The readability and faithfulness of code generated from TAC have been empirically evaluated using multiple metrics:

  • Semantic Similarity: Outputs based on TAC representation achieve an average similarity of 0.82 to original source, significantly surpassing traditional decompilers that operate directly on bytecode and often only achieve 40–50%.
  • Code Structure: Reconstructed code preserves original structuring keywords (such as 'function', 'require') and idiomatic patterns within a 2% deviation of the gold standard, indicating high structural and syntactic fidelity.
  • Variable Recovery: The approach frequently recovers meaningful variable names, occasionally improving clarity over the original, and robustly preserves key assertions and error checks.

These properties make TAC-based reconstructions suitable for high-stakes applications in security auditing, incident response, and contract verification.

6. TAC in Analysis, Verification, and Practical Tooling

TAC’s explicitness enables its use in a variety of practical tools and methodologies:

Step Methodology/Details
Bytecode → TAC Static analysis, stack deconstruction, control flow
TAC Representation Three-operand instructions, explicit data/control flows
TAC → Source Fine-tuned LLM, prompt engineering, context preservation

Proof-producing binary lifters generate TAC accompanied by formal proofs, enabling property transfer to binaries.

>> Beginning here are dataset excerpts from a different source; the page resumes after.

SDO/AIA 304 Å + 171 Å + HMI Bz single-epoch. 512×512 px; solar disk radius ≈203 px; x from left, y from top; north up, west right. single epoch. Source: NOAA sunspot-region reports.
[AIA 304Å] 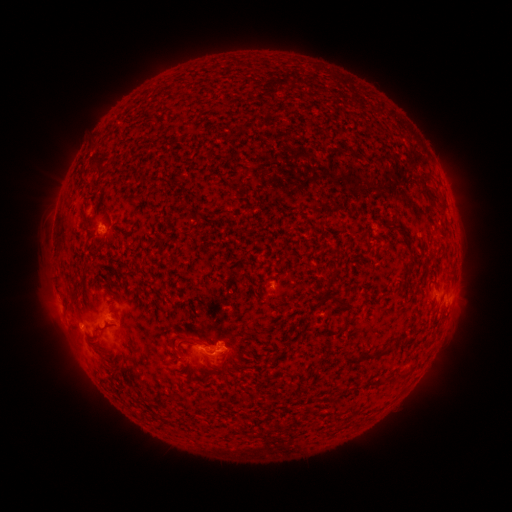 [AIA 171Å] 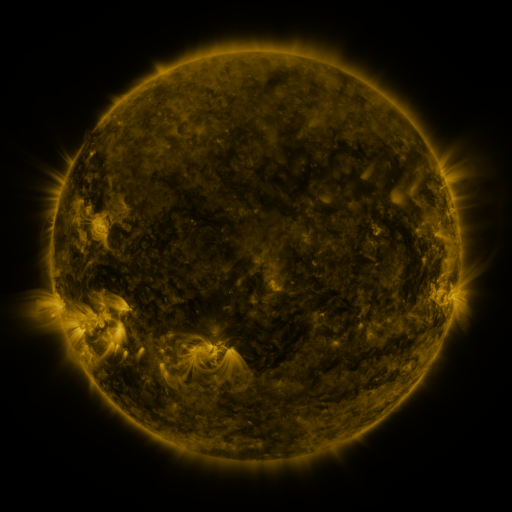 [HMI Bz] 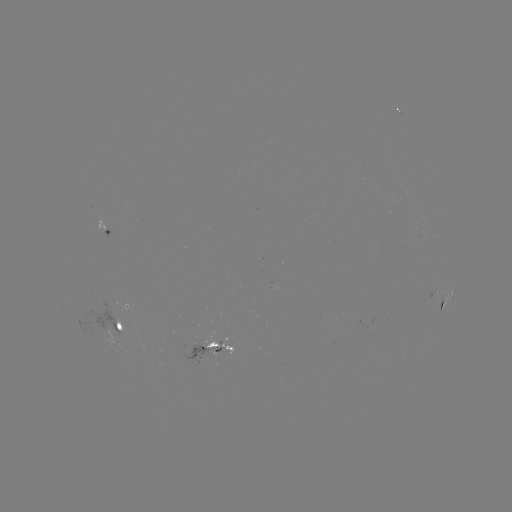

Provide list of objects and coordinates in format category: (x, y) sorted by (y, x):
spotted active region: (110, 227)
spotted active region: (449, 297)
spotted active region: (124, 326)
spotted active region: (210, 354)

Neural decompilation pipelines, as implemented at https://evmdecompiler.com, use TAC as a basis for LLM-based semantic lifting to high-level code, supporting practical deployment and public accessibility.

In summary, Three-Address Code constitutes a critical intermediate layer in both formal and data-driven analysis pipelines. Its adoption ensures transparency, analyzability, and support for formal correctness guarantees and has facilitated the emergence of advanced tools for program verification, decompilation, and cross-architecture software reasoning (Sound Transpilation from Binary to Machine-Independent Code, 2018, Decompiling Smart Contracts with a Large Language Model, 24 Jun 2025).